The peak area integration data were imported into SIMCA software (Version 14.1, Sweden) for multivariate statistical analysis. By establishing an orthogonal-partial least squares discriminant (OPLS-DA) model, we searched for metabolites with greater contribution (VIP>1.0) between healthy people and lung adenocarcinoma patients. As shown in Figure 1, the points marked in black are metabolites with VIP>1.0, and the points marked in light gray are metabolites with VIP<1.0. Then through T-test test, set p<0.05 as the standard of significant difference. Finally, differential metabolites with VIP>1.0 and p<0.05 were screened out.
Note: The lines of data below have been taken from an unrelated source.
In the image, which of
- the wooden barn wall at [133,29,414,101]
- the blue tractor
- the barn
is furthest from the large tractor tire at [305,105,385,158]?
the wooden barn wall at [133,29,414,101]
The potential lung adenocarcinoma metabolic markers screened by the above analysis, according to their retention time, primary and secondary mass spectrometry, speculate the molecular mass and molecular formula of the marker, and compare it with the spectral information in the metabolite spectrum database, so as to Metabolites were qualitatively identified. Finally, the structures of metabolic markers were verified by purchasing standard products and comparing their molecular weights, chromatographic retention times, and corresponding multilevel MS fragmentation profiles.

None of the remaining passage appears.